Which artists influence you most?

“I think Johannes Vermeer, Pierre Soulages (for his black paintings and prints) Gerard Richter, Gauguin, Matisse, Degas (for his monotypes) Picasso, Odilon Redon, Hokusai among many more others.”

What is your creative process like?

“I have the chance of being able to live half the time in my studio which is a place that gives me inspiration, ideas, energy and well being because it’s peaceful. I often go to sleep in my loft bed above my art and get up at night to see what has to be done more. So I’m really involved with the creative process and most of the time the difficulty is is how and when to stop.”

What is an artist’s role in society and how do you see that evolving?

“I believe the artist ‘s role in society is of enormous importance. A society without art is a dead society. Art is part of the culture and if there is none, there will not be a heritage or survival.
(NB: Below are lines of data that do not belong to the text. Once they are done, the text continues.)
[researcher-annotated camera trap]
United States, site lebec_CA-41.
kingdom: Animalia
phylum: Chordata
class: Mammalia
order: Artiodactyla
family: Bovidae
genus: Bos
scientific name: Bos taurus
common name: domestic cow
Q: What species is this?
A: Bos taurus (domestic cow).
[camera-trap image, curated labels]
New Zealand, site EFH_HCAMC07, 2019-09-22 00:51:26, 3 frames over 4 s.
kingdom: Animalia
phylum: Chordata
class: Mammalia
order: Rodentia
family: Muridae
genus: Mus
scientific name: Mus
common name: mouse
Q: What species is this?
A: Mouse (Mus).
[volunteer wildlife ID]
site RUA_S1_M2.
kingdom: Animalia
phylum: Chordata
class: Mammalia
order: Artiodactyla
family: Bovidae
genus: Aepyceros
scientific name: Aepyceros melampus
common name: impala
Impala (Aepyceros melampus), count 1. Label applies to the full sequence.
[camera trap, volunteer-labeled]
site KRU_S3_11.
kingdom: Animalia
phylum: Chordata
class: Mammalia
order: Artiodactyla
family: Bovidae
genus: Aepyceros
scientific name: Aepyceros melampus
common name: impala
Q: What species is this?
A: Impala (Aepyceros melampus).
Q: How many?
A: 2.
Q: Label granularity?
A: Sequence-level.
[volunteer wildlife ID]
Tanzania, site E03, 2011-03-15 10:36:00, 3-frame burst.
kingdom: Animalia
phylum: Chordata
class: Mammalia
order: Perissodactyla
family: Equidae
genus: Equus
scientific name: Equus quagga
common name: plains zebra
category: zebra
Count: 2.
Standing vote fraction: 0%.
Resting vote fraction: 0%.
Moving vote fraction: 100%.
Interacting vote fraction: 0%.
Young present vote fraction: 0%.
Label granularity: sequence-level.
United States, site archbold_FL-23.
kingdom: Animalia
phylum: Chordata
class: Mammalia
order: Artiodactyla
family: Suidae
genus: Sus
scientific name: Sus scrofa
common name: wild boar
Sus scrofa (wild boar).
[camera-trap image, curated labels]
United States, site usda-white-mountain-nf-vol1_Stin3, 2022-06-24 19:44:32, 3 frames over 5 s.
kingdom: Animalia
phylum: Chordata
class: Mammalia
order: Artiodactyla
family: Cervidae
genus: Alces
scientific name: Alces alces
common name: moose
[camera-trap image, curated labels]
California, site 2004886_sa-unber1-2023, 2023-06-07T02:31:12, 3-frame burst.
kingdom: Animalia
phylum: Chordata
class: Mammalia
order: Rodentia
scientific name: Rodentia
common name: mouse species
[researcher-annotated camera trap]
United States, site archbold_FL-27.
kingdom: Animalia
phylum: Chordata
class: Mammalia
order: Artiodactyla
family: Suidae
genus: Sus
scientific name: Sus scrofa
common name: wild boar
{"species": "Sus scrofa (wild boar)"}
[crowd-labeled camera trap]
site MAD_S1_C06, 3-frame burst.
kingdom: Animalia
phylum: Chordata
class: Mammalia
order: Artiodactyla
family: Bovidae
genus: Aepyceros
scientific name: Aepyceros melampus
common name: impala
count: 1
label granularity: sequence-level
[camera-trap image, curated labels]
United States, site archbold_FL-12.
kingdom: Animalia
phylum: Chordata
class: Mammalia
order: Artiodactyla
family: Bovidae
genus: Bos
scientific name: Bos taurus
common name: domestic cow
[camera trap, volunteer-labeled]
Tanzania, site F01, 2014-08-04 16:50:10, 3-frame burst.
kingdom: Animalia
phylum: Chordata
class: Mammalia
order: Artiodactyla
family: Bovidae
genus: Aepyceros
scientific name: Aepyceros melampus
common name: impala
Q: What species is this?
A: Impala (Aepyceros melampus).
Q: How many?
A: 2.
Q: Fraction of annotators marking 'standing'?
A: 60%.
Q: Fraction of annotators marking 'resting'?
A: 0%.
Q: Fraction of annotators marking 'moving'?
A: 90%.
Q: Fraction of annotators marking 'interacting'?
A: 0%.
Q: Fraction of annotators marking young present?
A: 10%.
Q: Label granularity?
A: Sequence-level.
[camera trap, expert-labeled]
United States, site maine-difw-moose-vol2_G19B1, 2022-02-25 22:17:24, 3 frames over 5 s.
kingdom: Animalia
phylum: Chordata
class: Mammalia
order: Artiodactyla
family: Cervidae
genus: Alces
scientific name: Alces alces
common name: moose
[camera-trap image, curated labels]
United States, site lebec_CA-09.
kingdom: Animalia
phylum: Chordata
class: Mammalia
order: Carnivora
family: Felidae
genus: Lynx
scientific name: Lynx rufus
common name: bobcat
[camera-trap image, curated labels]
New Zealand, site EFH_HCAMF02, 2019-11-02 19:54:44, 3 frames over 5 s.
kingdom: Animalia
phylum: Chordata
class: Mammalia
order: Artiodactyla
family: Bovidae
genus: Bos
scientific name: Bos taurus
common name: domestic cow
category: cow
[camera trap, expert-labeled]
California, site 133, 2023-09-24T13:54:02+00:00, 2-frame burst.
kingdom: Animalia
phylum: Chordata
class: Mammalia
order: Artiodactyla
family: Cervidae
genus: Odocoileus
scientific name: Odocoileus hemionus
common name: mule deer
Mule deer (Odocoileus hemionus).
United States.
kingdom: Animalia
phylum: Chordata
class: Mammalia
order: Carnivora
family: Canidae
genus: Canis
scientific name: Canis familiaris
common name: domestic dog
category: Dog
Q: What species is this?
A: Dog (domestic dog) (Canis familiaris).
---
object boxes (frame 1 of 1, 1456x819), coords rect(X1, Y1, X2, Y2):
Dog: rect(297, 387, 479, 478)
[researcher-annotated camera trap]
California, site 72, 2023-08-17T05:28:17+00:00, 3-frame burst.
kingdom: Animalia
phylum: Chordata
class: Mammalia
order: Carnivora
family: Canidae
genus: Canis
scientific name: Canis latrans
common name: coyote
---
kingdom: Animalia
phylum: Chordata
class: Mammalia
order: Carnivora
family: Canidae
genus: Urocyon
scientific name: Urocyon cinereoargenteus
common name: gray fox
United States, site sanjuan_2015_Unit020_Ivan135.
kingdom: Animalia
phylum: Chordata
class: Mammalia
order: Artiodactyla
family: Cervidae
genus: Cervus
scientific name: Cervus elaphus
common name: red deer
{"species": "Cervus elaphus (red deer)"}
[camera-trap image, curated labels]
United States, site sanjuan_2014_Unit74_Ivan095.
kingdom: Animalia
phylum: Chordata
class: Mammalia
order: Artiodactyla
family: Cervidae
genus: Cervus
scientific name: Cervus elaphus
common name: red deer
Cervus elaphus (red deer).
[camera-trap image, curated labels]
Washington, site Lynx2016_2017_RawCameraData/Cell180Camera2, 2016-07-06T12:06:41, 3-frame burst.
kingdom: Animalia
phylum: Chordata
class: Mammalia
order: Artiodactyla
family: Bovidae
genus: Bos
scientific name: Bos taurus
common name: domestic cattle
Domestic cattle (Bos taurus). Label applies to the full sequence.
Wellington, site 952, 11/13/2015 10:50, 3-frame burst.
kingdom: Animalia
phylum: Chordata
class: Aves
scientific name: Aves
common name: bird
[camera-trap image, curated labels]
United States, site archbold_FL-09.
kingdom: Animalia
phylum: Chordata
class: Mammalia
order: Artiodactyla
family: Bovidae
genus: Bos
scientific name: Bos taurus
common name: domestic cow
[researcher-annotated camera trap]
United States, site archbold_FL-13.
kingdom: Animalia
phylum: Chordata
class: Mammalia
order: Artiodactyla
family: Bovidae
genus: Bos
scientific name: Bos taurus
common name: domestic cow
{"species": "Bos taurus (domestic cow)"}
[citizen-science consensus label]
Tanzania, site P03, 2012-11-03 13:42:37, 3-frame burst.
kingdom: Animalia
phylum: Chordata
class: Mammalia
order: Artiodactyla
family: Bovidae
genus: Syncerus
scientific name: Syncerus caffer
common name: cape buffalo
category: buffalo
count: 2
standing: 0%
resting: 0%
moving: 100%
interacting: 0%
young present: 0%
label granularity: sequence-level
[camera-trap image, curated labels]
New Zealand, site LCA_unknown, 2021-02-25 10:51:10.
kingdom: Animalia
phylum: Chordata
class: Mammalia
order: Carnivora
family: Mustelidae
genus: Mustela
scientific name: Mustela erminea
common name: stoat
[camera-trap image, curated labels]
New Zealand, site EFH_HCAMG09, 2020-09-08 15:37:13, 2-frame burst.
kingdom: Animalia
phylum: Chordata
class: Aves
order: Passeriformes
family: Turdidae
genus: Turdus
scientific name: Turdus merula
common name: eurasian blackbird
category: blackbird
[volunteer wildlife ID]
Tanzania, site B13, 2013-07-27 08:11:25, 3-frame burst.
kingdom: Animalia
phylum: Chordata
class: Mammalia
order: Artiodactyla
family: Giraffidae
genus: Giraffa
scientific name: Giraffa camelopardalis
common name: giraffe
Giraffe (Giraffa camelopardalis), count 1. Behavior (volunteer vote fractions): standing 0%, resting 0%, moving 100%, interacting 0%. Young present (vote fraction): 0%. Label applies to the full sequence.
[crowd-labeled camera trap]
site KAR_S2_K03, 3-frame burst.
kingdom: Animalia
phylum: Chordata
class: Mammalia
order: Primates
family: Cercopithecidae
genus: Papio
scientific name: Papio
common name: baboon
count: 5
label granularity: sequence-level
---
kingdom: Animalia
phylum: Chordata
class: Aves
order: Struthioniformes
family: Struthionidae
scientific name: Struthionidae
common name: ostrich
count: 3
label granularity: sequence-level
Artists are the barometer of what is going on in our society.”

Have you had any noteworthy exhibitions you'd like to share?

“Let me start with one of my own ones in 2021 when the Dutch cultural Institute now called Atelier Néerlandais, reopened its doors in Paris after the long Covid pandemic. The outburst of creation was incredible and the works shown were very strong works. Other exhibitions I love are the Inhotim Sculpture park in Brasil which is one of the most fascinating open air museums I have been to or Voorlinden in the Netherlands or I can never get enough of the Louvre Museum or the Rodin Museum with their highlighted shows and permanent collections. The Vermeer shows which are amazing and I would say the last Gerard Richter show in the Louis Vuitton Foundation.”